11. De rechtbank komt tot de volgende beoordeling.
12. Volgens vaste rechtspraak van de Centrale Raad van Beroep (CRvB; zie bijvoorbeeld de uitspraken van 22 juni 2000, ECLI:NL:CRVB:2000:AB0072, en
13 juni 2019, ECLI:NL:CRVB:2019:2148) heeft het bestuursorgaan tegenover de ambtenaar een zorgplicht. De zorgplicht houdt in dat het bestuursorgaan de werkzaamheden van de ambtenaar zodanig moet inrichten en voor het verrichten daarvan zodanige maatregelen moet treffen en aanwijzingen moet geven als redelijkerwijs nodig is om te voorkomen dat de ambtenaar in de uitoefening van zijn werkzaamheden schade lijdt. De ambtenaar heeft recht op vergoeding van deze schade, ook voor zover rechtspositionele regelingen daarin niet voorzien. Geen recht op vergoeding bestaat indien het bestuursorgaan aantoont dat het zijn zorgplicht is nagekomen of dat de schade in belangrijke mate het gevolg is van opzet of bewuste roekeloosheid van de ambtenaar.
13. De CRvB heeft in vaste jurisprudentie (zie onder meer de uitspraak van 24 mei 2019, ECLI:NL:CRVB:2019:1911) tot uitdrukking gebracht dat bij psychische klachten de in het werk of de werkomstandigheden gelegen bijzondere factoren die de schade zouden hebben veroorzaakt, geobjectiveerd dienen te worden. De betrokkene moet voldoende feiten aandragen ter ondersteuning van zijn standpunt dat er sprake is van abnormale omstandigheden. Daarbij moet bovendien sprake zijn van het buitensporigheidsvereiste: er moet sprake zijn van factoren die in verhouding tot het werk of die werkomstandigheden – objectief gezien – een buitensporig karakter dragen. In het buitensporigheidsvereiste en de daarbij toe te passen objectivering ligt besloten dat geen rekening moet worden gehouden met een meer dan gemiddelde, individuele gevoeligheid van de betrokken ambtenaar voor bepaalde werkomstandigheden.
14. Niet in geschil is dat eiseres ten gevolge van haar werkzaamheden lijdt aan PTSS. Bij besluit van 7 januari 2014 heeft verweerder deze ziekte van eiseres aangemerkt als beroepsziekte.

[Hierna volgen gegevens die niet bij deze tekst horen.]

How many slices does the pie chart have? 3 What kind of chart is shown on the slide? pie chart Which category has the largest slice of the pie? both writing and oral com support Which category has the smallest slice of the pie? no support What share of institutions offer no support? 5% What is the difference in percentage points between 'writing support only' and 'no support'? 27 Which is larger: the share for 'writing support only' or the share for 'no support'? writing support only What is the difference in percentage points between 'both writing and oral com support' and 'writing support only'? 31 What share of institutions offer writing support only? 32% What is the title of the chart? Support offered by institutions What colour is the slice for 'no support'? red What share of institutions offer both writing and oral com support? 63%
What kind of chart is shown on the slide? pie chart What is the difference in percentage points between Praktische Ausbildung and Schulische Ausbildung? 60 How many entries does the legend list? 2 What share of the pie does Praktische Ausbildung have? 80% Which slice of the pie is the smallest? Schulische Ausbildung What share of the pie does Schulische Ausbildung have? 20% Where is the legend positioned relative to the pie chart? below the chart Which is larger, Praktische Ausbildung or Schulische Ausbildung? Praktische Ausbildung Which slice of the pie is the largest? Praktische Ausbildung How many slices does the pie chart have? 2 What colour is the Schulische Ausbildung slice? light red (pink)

15. Eiseres stelt zich op het standpunt dat met het besluit van 7 januari 2014 is erkend dat er sprake is van een beroepsziekte. Volgens eiseres dient de resterende schade, die niet door de rechtspositionele voorzieningen wordt gedekt, te worden beoordeeld aan de hand van artikel 7:658 BW. Eiseres is van mening dat het buitensporigheidsvereiste dan niet meer geldt. Naar de mening van eiseres geldt de buitensporigheidseis alleen bij het aanmerken als een beroepsziekte. Eiseres verwijst hierbij ter zitting naar een uitspraak van de rechtbank Oost-Brabant van 18 september 2019 (ECLI:NL:RBOBR:2019:5332).

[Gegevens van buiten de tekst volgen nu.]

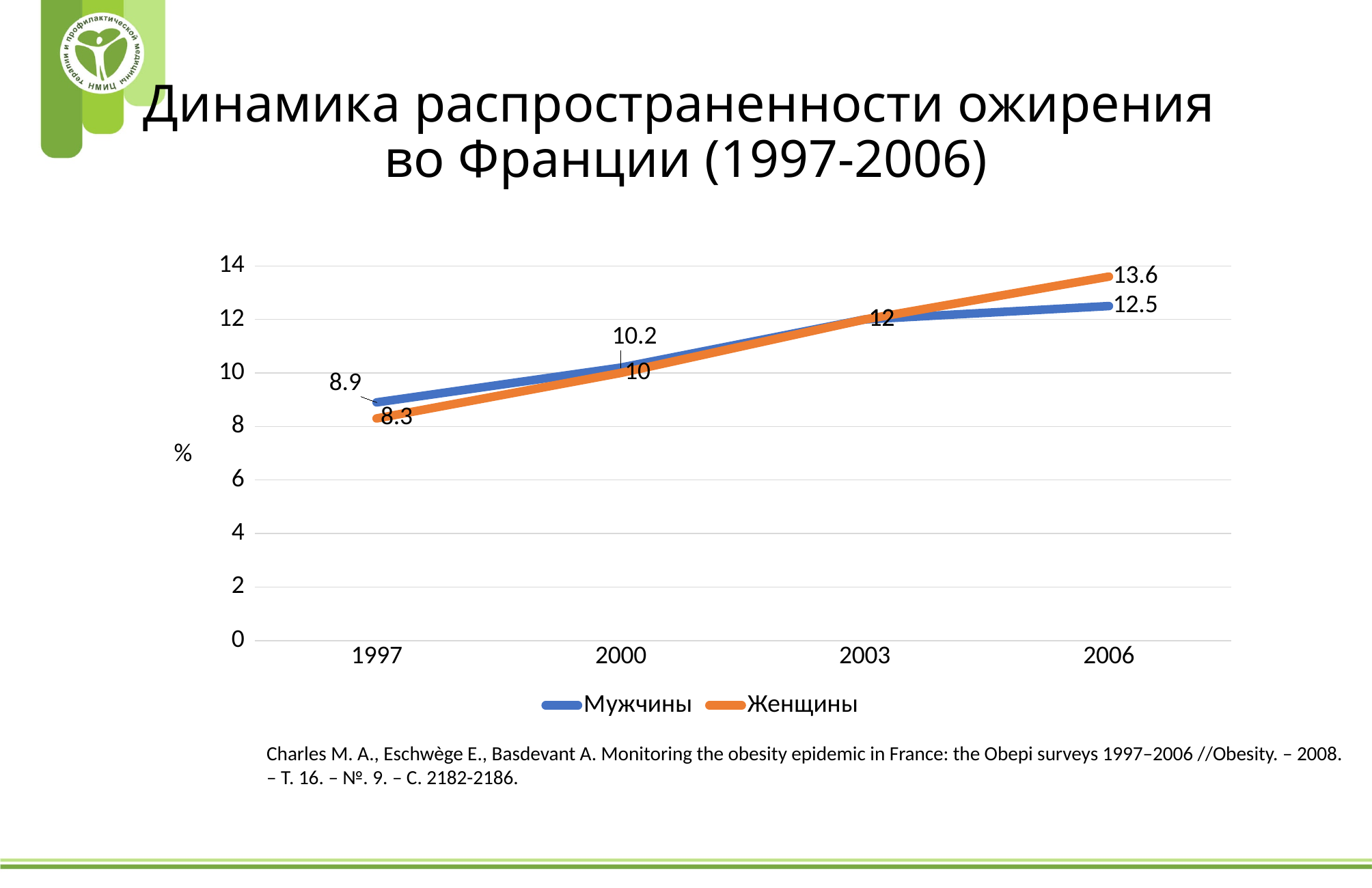
What kind of chart is shown on the slide? line chart What is the value for Женщины in 1997? 8.3 Do the values for Мужчины rise or fall from 1997 to 2006? rise What is the value for Мужчины in 1997? 8.9 What is the value for Женщины in 2006? 13.6 What is the value for Мужчины in 2006? 12.5 By how much did the value for Женщины increase from 1997 to 2006? 5.3 How many series does the legend list? 2 In 2006, which series has the higher value, Мужчины or Женщины? Женщины How many years are plotted along the x axis? 4 What is the value for Женщины in 2000? 10 What is the value for Мужчины in 2000? 10.2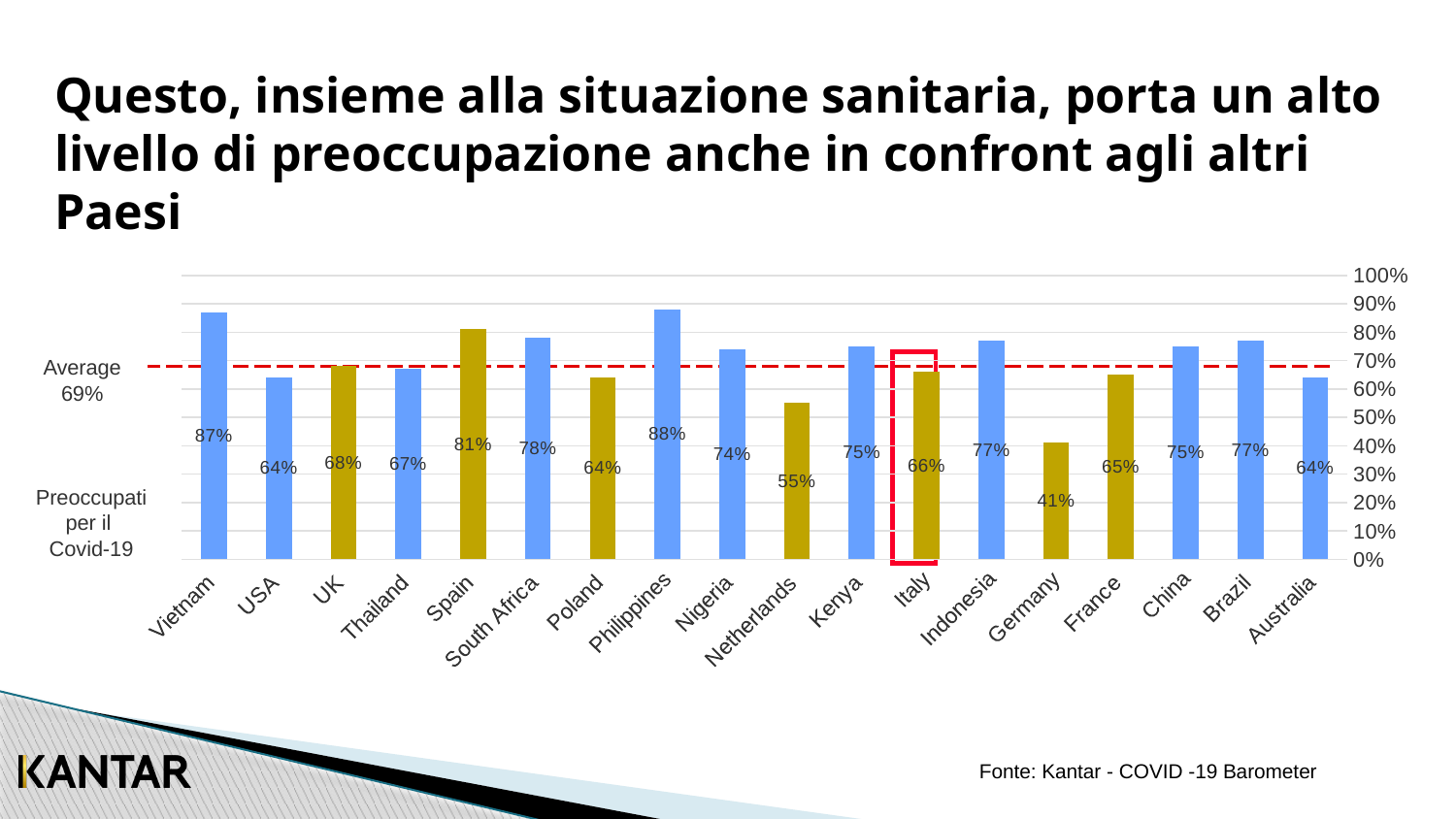
What is the value for Vietnam? 87% What kind of chart is shown on the slide? Bar chart What is the value for Italy? 66% What average value is marked by the dashed red line? 69% Which is larger, the value for Netherlands or the value for Nigeria? Nigeria What is the value for Germany? 41% What is the difference between the values for Philippines and Germany? 47% What is the difference between the values for Spain and Italy? 15% Which country has the lowest value? Germany Which country has the highest value? Philippines Which is larger, the value for Spain or the value for France? Spain How many countries are shown on the chart? 18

16. De rechtbank verwerpt bovenstaande stelling van eiseres dat het buitensporigheidsvereiste niet zou gelden voor de beoordeling van de aansprakelijkheid voor de gestelde restschade.
17. De rechtbank stelt vast dat met het besluit van 30 juni 2016 aan eiseres een vergoeding is toegekend op grond van de artikelen 54 en 54a van het Barp. Uit vaste rechtspraak van de CRvB (zie bijvoorbeeld de uitspraak van 22 juli 2010, ECLI:NL: CRVB:2010:BN3475) blijkt dat het aanmerken van een dienstongeval, of zoals in het onderhavige geval een beroepsziekte, in de zin van artikel 54 en 54a van het Barp, nog niet betekent dat ook aanspraak bestaat op vergoeding van andere schade die een ambtenaar als gevolg van het ongeval of de beroepsziekte heeft geleden of wellicht nog zal lijden. Beide grondslagen voor schadevergoeding kunnen volgens de CRvB naast elkaar bestaan en vergen gezien de verschillen tussen beide normen een afzonderlijke toetsing, die eventueel in afzonderlijke besluiten zijn beslag kan krijgen. Dit betekent dat met het besluit van 30 juni 2016 nog niet is komen vast te staan dat verweerder aansprakelijk is voor de door eiseres gestelde restschade, nu de toetsing daarvoor een andere is dan de vaststelling dat sprake is van een in de uitoefening van de werkzaamheden geleden schade als bedoeld in artikel 54 van het Barp.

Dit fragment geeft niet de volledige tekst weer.